April 26, 2024

Rethinking food supply: ‘Just in time’ becomes ‘just in case’

CHICAGO — Economist Dan Basse said countries may need to shift their long-term supply to have more food on hand in case of future pandemics.

“We’re not only concerned about food security, but the overall growth of demand,” Basse said. “We’re telling some of these countries that they need to think about having three months’ supply on hand.

“The food supply chain globally was a ‘just in time’ inventory. Now we’re telling clients, maybe it needs to be ‘just in case.’ That’s the thesis we’re now thinking about, at least in the southern hemisphere where it’s late fall going into winter.
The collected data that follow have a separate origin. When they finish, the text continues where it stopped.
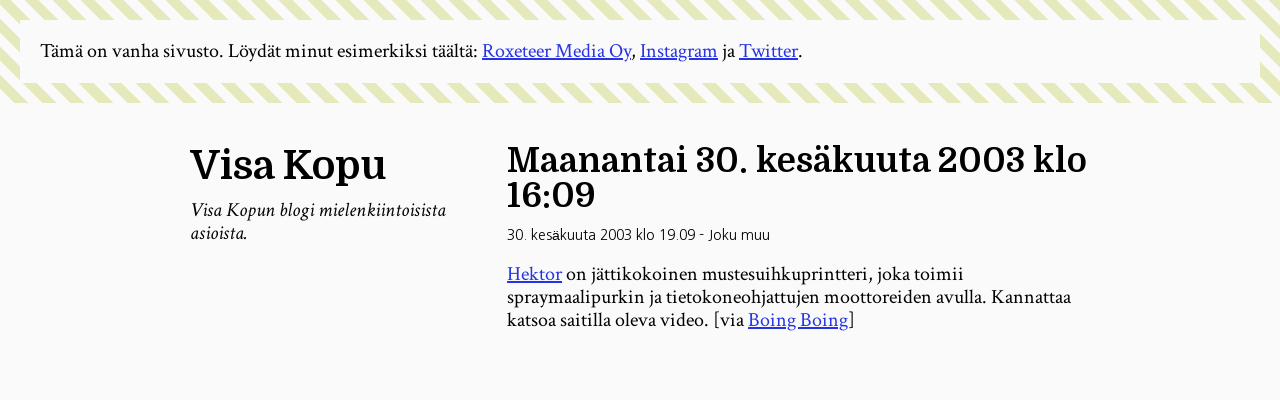

--- FILE ---
content_type: text/html; charset=utf-8
request_url: https://visakopu.net/2003/06/30/maanantai-30-kesakuuta-2003-klo-1609/
body_size: 2465
content:
<!DOCTYPE html>
<html lang="fi">

<head>
  <meta charset="UTF-8">
  <meta name="viewport" content="width=device-width, initial-scale=1.0">
  <meta http-equiv="X-UA-Compatible" content="ie=edge">
  <title>Visa Kopu | Maanantai 30. kesäkuuta 2003 klo 16:09</title>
They need to be careful right now.”

Basse, president of AgResource Co., was the keynote speaker in a meeting hosted by Charleston Orwig, a strategic communications firm.
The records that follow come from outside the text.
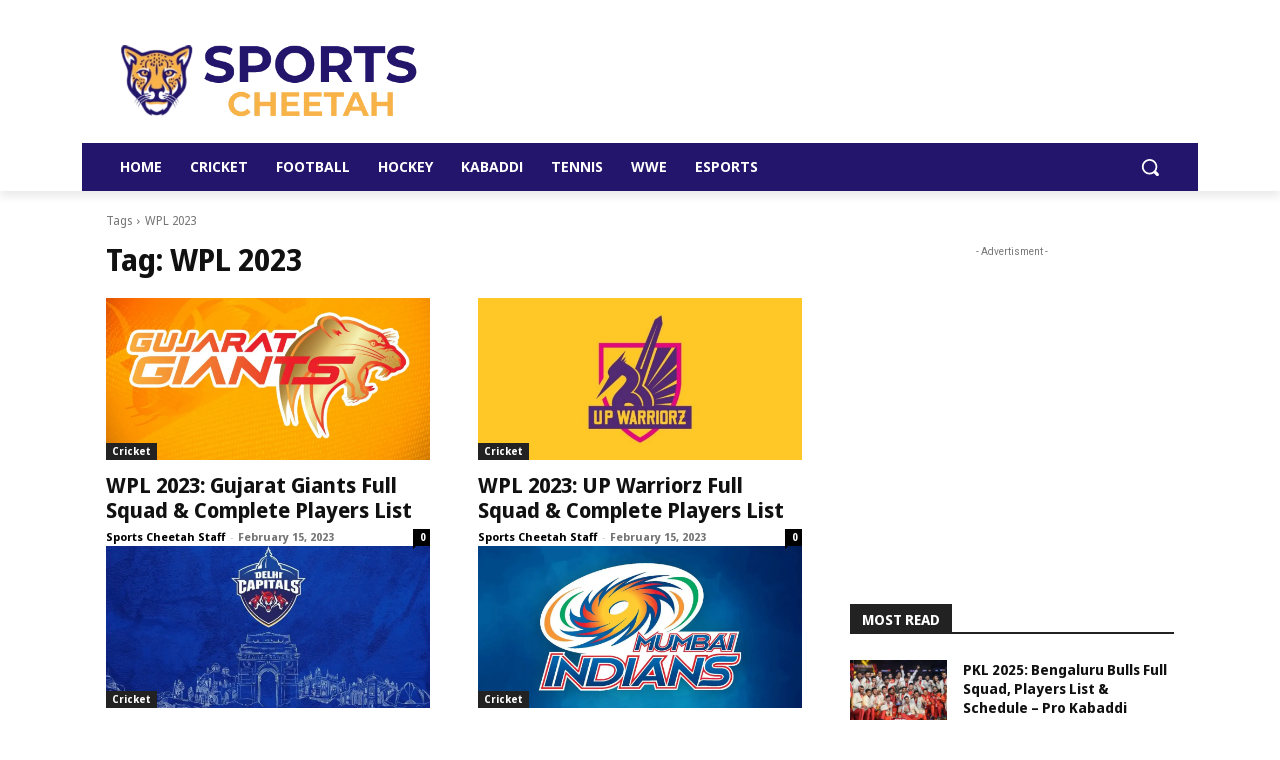

--- FILE ---
content_type: text/html; charset=utf-8
request_url: https://www.google.com/recaptcha/api2/aframe
body_size: 265
content:
<!DOCTYPE HTML><html><head><meta http-equiv="content-type" content="text/html; charset=UTF-8"></head><body><script nonce="p1q3doFg7vi3A6M6ULnu7Q">/** Anti-fraud and anti-abuse applications only. See google.com/recaptcha */ try{var clients={'sodar':'https://pagead2.googlesyndication.com/pagead/sodar?'};window.addEventListener("message",function(a){try{if(a.source===window.parent){var b=JSON.parse(a.data);var c=clients[b['id']];if(c){var d=document.createElement('img');d.src=c+b['params']+'&rc='+(localStorage.getItem("rc::a")?sessionStorage.getItem("rc::b"):"");window.document.body.appendChild(d);sessionStorage.setItem("rc::e",parseInt(sessionStorage.getItem("rc::e")||0)+1);localStorage.setItem("rc::h",'1769862339319');}}}catch(b){}});window.parent.postMessage("_grecaptcha_ready", "*");}catch(b){}</script></body></html>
Basse believes it will take a vaccine before the world economy will have confidence again.

“When I say confidence, I mean confidence to have interactions, confidence to trade freely,” he said. “The Chinese had a problem in the last week here where they had salmon from Norway that they thought was the reason they had a (COVID-19) spike in Beijing.

“These are the kinds of things that worry us. We know that the virus is unlikely to travel on salmon over that amount of time, particularly if it’s cooled, so we don’t think that’s the issue.

“But the Chinese and others have different aspects about food security and their own phytosanitary issues.”